Low power partitioning approach
Low power partitioning approach has been successfully designed, fabricated, and measured.

  • Different HW resources are invoked according to the instruction executed at a specific point in time

  • During the execution of the add op., ALU and register are used, but Multiplier is in idle state.

  • Non-active resources will still consume energy since the according circuit continue to switch

  • Calculate wasting energy

  • Adding application specific core and partial running

    Whenever one core performing, all the other cores are shut down


Asip application specific instruction processors design
ASIP ( has been successfully designed, fabricated, and measured.Application Specific Instruction Processors) Design

  • Given a set of applications, determine micro architecture of ASIP (i. e., configuration of functional units in datapaths, instruction set)

  • To accurately evaluate performance of processor on a given application need to compile the application program onto the processor datapath and simulate object code.

  • The micro architecture of the processor is a design parameter!


Asip design flow
ASIP Design Flow has been successfully designed, fabricated, and measured.


Cross disciplinary nature
Cross-Disciplinary nature has been successfully designed, fabricated, and measured.

  • Software for low power:loop transformation leads to much higher temporal and spatial locality of data.

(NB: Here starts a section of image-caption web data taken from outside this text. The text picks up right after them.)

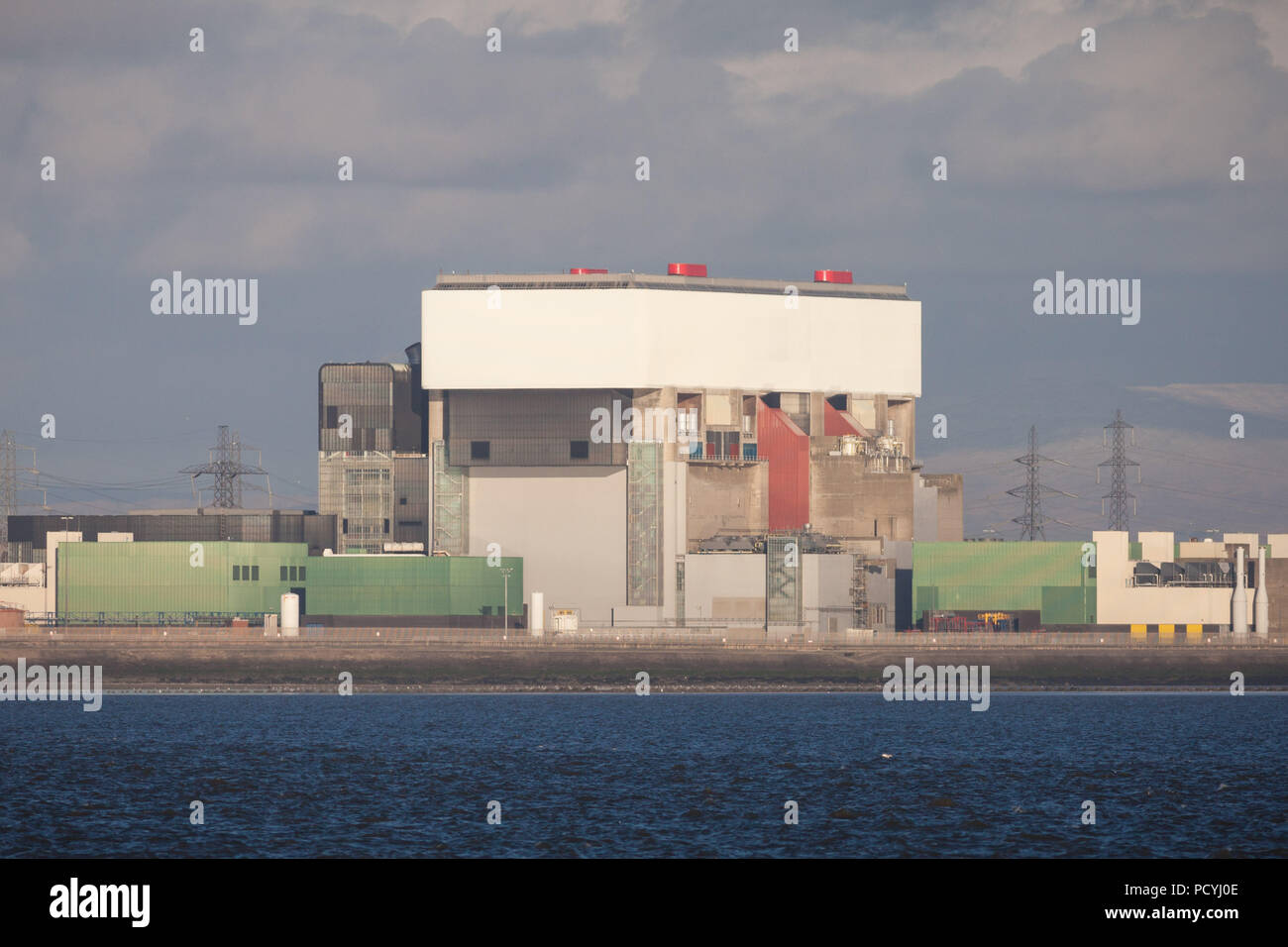 Heysham Two (2) Nuclear Power Station in Lancashire Stock Photo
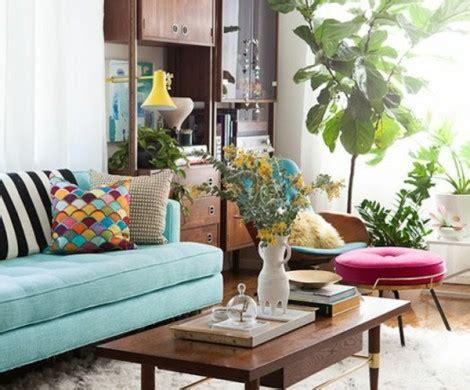 Pflanzen Im Schlafzimmer Ja Oder Nein by Gr 252 Npflanzen Bestimmen Ihr Ambiente Dekorieren Sie Mit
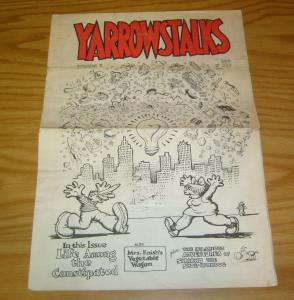 Yarrowstalks #3 underground comix newspaper - all robert crumb mr. natural 1967
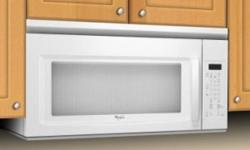 Brand Name 1.6 cu. ft. over the Range Microwave White Whirlpool YWMH1162XVQ A 2-speed hood fan system beneath this 950 Watt microwave helps to keep kitchen air fresh. Take the guesswork out of microwave operation thanks to the Auto cook, defrost and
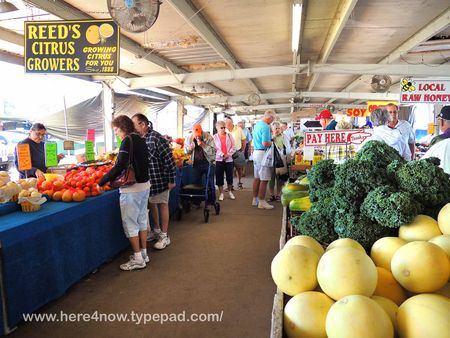 Market of Marion_0006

  • Code size becomes an important objective Software will eventually become a part of the chip

  • Behavior-platform-compiler codesign: codesigned with C++ or JAVA, describing their h/w and s/w implementation.

  • Multidisciplinary system thinking is required for future designs (e.g., Eindhoven Embedded Systems Institutehttp://www.eesi.tue.nl/english)


Vlsi signal processing design methodology
VLSI Signal Processing Design Methodology has been successfully designed, fabricated, and measured.

  • pipelining, parallel processing, retiming, folding, unfolding, look-ahead, relaxed look-ahead, and approximate filtering

  • bit-serial, bit-parallel and digit-serial architectures, carry save architecture

  • redundant and residue systems

  • Viterbi decoder, motion compensation, 2D-filtering, and data transmission systems


Low power dsp
Low Power DSP has been successfully designed, fabricated, and measured.

  • DO-LOOPDominant

  • VSELP Vocoder : 83.4 %

  • 2D 8x8 DCT : 98.3 %

  • LPC computation : 98.0 %

DO-LOOPPower Minimization

==> DSPPower Minimization

VSELP : Vector Sum Excited Linear Prediction

LPC : Linear Prediction Coding


Deep submicron design flows
Deep-Submicron Design Flows has been successfully designed, fabricated, and measured.

  • Rapid evaluation of complex designs for area and performance

  • Timing convergence via estimated routing parasitics

  • In-place timing repair without resynthesis

  • Shorter design intervals, minimum iterations

  • Block-level design and place and route

  • Localized changes without disturbance

  • Integration of complex projects and design reuse


Soc cad companies

Avant! www.avanticorp.com has been successfully designed, fabricated, and measured.

Cadence www.cadence.com

Duet Tech www.duettech.com

Escalade www.escalade.com

Logic visions www.logicvision.com

Mentor Graphics www.mentor.com

Palmchip www.palmchip.com

Sonic www.sonicsinc.com

Summit Design www.summit-design.com

Synopsys www.synopsys.com

Topdown design solutions www.topdown.com

Xynetix Design Systems www.xynetix.com

Zuken-Redac www.redac.co.uk

SOC CAD Companies


Design technology for low power radio systems

Design Technology has been successfully designed, fabricated, and measured.for Low Power Radio Systems

Rhett Davis

Dept. of EECS

Univ. of Calif.

Berkeley

http://bwrc.eecs.berkeley.edu


Domain of interest
Domain of Interest has been successfully designed, fabricated, and measured.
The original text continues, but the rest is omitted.